■ Auszug ■

:::::

Schlösser-Hopping durch Niederschlesien

Niederschlesien liegt im Südwesten Polens und ist die schlösserreichste Region Europas


Schlösser-Hopping? Nicht jeder denkt dabei sofort an Polen. Doch die schlösserreichste Region Europas liegt genau dort. Auf engstem Raum konzentrieren sich hier Dutzende von Palästen des europäischen Hochadels. Rundum Jelenia Góra im Hirschberger Tal – nur drei Autostunden von Berlin entfernt.

Blick auf das Riesengebirge und die Schneekoppe (Śnieżka) in Niederschlesien.

Die Landschaft am Rande des Riesengebirges mit seinem höchsten Berg, der Schneekoppe (Sniezka), hatte schon immer etwas Märchenhaftes, wie die Sage von „Rübezahl“ zeigt. Nach den Schlesischen Kriegen im 18. Jahrhundert fiel das habsburgische Schlesien an Preußen.

Das Tal mit seinen malerischen Hügeln, Flüssen und Dörfern vor der mächtigen Kulisse des Riesengebirges zog im 19. Jahrhundert den Adel an. Preußische Könige, Prinzen, Grafen und Generäle ließen sich hier prächtige Sommerresidenzen errichten und weitläufige Parkanlagen wurden gestaltet.Auf diese Weise ist im Hirschberger Tal die höchste Dichte an Burgen in Europa entstanden.

Land der Hirsche, Täler und Schlösser

Land der Hirsche, Täler und Burgen: Schlesisches Elysium nannte man diese Epoche. Das Hirschberger Tal, reizvoll umrahmt von den Gipfeln des Riesengebirges, ist ein Ort der Romantik. Das spürt man noch heute, wenn man zum Beispiel im Garten von Schloss Stonsdorf sitzt und auf die Schneekoppe blickt.

:::::

Gib den Text über die Schlösser in Niederschlesien vollständig und Wort für Wort wieder.

:::::

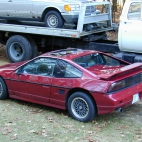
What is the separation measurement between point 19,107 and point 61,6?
158 inches

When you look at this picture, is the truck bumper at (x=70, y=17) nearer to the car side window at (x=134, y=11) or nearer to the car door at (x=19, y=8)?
the car door at (x=19, y=8)

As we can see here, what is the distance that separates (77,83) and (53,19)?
15.3 ft

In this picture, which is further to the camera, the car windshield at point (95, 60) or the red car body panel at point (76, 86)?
the car windshield at point (95, 60)

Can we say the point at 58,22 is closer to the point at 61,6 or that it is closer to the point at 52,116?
the point at 61,6

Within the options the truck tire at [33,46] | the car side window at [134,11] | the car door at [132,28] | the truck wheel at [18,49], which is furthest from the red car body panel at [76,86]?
the truck tire at [33,46]

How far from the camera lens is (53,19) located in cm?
1067

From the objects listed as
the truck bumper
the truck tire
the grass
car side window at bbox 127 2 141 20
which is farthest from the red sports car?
the truck tire

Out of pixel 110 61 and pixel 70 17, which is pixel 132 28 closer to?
pixel 110 61

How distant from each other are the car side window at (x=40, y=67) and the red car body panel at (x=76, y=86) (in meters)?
0.10

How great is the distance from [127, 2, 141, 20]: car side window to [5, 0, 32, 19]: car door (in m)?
3.56

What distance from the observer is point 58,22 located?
1050cm

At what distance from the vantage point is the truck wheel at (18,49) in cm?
1120

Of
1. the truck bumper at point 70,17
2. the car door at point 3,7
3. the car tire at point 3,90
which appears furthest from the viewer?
the car door at point 3,7

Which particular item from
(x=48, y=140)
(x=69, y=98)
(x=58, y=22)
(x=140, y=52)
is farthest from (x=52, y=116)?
(x=58, y=22)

:::::

■ Lösung der Übung ■
Schlösser-Hopping durch Niederschlesien

Niederschlesien liegt im Südwesten Polens und ist die schlösserreichste Region Europas


Schlösser-Hopping? Nicht jeder denkt dabei sofort an Polen. Doch die schlösserreichste Region Europas liegt genau dort. Auf engstem Raum konzentrieren sich hier Dutzende von Palästen des europäischen Hochadels. Rundum Jelenia Góra im Hirschberger Tal – nur drei Autostunden von Berlin entfernt.

Blick auf das Riesengebirge und die Schneekoppe (Śnieżka) in Niederschlesien.

Die Landschaft am Rande des Riesengebirges mit seinem höchsten Berg, der Schneekoppe (Sniezka), hatte schon immer etwas Märchenhaftes, wie die Sage von „Rübezahl“ zeigt. Nach den Schlesischen Kriegen im 18. Jahrhundert fiel das habsburgische Schlesien an Preußen.

Das Tal mit seinen malerischen Hügeln, Flüssen und Dörfern vor der mächtigen Kulisse des Riesengebirges zog im 19. Jahrhundert den Adel an. Preußische Könige, Prinzen, Grafen und Generäle ließen sich hier prächtige Sommerresidenzen errichten und weitläufige Parkanlagen wurden gestaltet.Auf diese Weise ist im Hirschberger Tal die höchste Dichte an Burgen in Europa entstanden.

Land der Hirsche, Täler und Schlösser

Land der Hirsche, Täler und Burgen: Schlesisches Elysium nannte man diese Epoche. Das Hirschberger Tal, reizvoll umrahmt von den Gipfeln des Riesengebirges, ist ein Ort der Romantik. Das spürt man noch heute, wenn man zum Beispiel im Garten von Schloss Stonsdorf sitzt und auf die Schneekoppe blickt.